Extract every line of the material below that contains the word "instances". Treat uppercase and lowercase as different, so a line counts only if the case matches.

Given data:

::::

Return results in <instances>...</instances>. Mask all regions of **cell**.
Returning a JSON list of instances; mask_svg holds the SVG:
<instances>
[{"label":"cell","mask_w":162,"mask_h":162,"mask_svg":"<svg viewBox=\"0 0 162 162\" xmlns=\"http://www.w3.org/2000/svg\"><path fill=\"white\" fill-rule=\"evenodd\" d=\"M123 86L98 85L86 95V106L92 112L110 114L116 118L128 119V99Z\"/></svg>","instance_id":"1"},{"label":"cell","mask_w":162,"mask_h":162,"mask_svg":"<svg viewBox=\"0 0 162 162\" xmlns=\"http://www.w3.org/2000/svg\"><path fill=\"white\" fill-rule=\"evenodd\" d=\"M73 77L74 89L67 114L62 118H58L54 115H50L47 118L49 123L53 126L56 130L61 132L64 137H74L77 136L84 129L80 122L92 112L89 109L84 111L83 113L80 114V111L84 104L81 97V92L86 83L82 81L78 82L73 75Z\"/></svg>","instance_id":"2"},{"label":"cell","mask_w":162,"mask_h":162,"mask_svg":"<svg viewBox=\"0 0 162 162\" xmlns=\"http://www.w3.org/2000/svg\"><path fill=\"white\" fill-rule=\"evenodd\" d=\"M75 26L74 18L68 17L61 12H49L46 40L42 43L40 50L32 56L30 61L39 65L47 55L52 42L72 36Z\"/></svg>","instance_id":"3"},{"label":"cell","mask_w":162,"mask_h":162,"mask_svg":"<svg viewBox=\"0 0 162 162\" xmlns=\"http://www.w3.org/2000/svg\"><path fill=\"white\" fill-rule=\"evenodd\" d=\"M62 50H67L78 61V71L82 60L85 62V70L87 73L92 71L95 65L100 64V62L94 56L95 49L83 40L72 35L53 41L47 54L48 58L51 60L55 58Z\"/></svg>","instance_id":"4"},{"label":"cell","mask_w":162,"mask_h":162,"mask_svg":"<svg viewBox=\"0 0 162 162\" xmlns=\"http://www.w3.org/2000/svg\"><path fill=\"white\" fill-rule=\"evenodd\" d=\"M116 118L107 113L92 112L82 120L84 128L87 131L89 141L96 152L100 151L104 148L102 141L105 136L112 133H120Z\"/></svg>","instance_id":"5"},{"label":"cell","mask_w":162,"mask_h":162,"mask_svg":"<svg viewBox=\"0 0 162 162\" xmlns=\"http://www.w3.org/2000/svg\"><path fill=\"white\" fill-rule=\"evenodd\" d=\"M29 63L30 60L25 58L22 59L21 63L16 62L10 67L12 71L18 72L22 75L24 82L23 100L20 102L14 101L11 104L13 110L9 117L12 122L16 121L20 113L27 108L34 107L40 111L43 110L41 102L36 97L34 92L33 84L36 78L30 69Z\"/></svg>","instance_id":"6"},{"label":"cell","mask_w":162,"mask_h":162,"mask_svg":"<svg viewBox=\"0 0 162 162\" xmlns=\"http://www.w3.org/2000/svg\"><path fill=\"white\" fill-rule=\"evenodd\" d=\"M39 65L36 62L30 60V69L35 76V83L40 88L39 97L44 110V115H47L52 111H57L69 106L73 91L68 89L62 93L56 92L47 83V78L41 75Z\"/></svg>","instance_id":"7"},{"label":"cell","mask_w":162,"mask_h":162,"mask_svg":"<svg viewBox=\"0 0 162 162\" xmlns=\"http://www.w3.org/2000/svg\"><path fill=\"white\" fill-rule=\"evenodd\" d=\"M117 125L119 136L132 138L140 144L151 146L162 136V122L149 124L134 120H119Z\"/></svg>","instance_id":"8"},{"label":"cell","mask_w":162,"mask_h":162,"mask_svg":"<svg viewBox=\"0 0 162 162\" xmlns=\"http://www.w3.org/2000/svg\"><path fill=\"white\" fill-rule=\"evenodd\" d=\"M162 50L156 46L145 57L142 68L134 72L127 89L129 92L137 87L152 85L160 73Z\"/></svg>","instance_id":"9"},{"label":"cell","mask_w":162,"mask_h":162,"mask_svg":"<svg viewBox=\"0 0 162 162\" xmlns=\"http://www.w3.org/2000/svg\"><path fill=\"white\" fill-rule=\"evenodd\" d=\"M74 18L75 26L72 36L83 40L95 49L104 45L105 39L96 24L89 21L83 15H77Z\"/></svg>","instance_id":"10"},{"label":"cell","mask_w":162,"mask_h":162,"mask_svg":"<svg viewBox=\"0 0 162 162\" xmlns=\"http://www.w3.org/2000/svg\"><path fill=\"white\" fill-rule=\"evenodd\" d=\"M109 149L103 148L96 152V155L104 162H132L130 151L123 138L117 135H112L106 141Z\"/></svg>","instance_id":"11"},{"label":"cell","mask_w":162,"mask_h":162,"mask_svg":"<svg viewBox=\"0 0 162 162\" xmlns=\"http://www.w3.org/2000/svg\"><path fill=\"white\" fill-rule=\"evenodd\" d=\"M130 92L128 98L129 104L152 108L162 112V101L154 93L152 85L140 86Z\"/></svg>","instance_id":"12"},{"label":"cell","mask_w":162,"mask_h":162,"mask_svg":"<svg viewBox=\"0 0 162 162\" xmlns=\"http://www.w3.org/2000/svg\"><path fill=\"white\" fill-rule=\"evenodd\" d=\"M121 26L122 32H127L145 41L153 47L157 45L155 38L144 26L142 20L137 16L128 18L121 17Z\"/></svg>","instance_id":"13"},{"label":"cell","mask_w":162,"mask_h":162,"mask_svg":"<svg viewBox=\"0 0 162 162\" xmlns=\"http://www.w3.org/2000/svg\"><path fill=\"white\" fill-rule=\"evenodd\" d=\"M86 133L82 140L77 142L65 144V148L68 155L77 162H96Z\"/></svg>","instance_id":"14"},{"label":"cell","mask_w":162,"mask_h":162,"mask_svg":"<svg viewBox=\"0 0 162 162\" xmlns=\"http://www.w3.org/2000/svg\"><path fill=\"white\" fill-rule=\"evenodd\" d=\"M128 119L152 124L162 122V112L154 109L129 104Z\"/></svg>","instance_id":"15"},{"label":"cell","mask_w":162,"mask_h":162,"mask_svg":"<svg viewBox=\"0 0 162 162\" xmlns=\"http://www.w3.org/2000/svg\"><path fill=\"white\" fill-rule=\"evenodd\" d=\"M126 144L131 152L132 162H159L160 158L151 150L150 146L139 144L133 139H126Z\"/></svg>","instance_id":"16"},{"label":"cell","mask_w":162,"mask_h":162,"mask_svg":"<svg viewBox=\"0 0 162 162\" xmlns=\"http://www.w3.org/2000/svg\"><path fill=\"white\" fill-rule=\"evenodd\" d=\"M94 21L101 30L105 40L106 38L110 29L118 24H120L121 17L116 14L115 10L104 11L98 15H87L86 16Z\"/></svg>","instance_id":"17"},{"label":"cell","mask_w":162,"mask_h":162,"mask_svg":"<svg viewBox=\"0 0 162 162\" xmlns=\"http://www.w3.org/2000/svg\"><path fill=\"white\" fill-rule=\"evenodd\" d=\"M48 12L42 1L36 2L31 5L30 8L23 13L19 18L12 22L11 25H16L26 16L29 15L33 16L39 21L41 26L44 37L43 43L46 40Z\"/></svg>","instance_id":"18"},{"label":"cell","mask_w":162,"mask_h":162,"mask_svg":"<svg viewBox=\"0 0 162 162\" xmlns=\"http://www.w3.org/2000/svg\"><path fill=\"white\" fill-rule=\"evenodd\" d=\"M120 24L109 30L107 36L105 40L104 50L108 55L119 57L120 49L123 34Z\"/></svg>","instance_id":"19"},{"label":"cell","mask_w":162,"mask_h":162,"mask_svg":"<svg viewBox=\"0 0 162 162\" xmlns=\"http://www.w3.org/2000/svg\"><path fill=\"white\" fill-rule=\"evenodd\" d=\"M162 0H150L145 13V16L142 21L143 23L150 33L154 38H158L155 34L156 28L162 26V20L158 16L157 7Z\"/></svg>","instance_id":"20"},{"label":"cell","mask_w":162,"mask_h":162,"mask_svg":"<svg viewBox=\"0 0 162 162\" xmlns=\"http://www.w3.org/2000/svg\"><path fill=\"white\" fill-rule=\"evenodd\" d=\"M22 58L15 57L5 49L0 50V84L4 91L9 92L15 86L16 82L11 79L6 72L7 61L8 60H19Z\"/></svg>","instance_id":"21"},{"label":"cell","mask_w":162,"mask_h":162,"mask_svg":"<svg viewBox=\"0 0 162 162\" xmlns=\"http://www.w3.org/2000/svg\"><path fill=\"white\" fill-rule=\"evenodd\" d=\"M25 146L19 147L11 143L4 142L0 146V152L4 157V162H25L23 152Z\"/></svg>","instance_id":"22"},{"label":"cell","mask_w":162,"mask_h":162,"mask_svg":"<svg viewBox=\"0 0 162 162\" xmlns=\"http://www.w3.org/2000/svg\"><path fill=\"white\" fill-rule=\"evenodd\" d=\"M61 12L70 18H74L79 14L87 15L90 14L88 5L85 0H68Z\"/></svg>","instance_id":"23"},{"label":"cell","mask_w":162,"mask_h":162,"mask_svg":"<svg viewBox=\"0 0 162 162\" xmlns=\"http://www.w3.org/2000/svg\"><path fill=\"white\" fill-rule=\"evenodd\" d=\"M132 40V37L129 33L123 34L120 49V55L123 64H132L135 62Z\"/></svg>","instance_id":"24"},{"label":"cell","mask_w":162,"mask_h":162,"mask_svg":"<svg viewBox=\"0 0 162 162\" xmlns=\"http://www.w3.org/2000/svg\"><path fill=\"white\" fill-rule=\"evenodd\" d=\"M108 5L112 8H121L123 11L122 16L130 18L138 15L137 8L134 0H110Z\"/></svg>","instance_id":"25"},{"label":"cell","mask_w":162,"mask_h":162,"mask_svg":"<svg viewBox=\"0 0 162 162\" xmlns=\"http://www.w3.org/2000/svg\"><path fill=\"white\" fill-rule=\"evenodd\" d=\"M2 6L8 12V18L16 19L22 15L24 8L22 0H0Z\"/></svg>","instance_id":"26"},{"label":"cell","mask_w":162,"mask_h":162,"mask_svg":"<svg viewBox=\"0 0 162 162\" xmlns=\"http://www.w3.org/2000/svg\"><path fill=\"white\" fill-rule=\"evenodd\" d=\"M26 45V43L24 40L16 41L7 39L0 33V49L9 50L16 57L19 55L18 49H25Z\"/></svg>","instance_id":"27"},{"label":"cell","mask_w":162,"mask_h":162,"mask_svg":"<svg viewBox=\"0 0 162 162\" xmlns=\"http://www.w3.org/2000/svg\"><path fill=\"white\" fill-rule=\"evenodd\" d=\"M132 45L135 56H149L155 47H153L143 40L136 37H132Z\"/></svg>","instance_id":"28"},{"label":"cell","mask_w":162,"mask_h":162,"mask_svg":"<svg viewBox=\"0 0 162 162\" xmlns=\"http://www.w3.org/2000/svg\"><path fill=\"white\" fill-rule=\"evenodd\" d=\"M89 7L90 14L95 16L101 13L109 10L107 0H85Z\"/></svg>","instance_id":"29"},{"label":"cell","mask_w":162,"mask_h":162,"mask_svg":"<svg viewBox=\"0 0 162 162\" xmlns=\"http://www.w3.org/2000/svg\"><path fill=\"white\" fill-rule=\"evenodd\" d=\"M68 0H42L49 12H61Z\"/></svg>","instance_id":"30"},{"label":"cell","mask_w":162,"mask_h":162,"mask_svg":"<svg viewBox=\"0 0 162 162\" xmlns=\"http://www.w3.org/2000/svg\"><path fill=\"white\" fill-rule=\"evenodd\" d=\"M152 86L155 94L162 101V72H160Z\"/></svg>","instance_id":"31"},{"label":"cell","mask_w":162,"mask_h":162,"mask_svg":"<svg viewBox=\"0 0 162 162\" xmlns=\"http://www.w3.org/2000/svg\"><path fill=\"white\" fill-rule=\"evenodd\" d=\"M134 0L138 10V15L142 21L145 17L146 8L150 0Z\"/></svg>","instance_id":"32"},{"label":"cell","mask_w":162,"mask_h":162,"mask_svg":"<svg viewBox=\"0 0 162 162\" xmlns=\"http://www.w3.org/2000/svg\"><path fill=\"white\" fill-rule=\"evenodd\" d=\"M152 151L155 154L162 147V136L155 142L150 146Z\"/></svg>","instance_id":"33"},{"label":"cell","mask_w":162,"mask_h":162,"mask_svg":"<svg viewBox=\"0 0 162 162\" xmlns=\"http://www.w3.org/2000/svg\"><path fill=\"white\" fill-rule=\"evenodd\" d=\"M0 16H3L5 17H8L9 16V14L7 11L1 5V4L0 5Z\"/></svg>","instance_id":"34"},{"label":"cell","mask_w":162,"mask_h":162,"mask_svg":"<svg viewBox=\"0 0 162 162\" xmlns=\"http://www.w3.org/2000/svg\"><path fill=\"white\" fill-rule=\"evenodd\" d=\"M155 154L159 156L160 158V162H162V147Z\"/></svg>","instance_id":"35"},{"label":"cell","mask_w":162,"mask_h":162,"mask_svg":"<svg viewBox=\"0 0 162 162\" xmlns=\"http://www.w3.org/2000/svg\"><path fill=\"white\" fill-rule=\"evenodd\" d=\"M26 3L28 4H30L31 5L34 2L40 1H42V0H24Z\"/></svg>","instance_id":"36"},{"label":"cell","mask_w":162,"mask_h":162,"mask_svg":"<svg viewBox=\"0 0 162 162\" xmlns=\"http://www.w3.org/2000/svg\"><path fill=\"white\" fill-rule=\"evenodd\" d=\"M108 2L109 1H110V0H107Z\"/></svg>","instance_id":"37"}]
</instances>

::::

Task output:
Return results in <instances>...</instances>. Mask all regions of **cell**.
Returning a JSON list of instances; mask_svg holds the SVG:
<instances>
</instances>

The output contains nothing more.